* PROVIDED RECORDS *
========
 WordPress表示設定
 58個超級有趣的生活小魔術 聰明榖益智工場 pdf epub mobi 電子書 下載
========
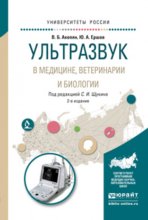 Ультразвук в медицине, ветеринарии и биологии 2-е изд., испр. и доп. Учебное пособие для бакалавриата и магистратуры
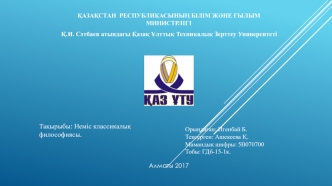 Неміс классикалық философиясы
========
* EXERCISE DIRECTIONS *
Range to copy from the records above: the line containing "Ультразвук в медицине, ветеринарии" to the line containing "Неміс классикалық философиясы", both included. Output those lines exactly and only those, skipping pictures.

* ANSWER TO THIS EXERCISE *
 Ультразвук в медицине, ветеринарии и биологии 2-е изд., испр. и доп. Учебное пособие для бакалавриата и магистратуры
 Неміс классикалық философиясы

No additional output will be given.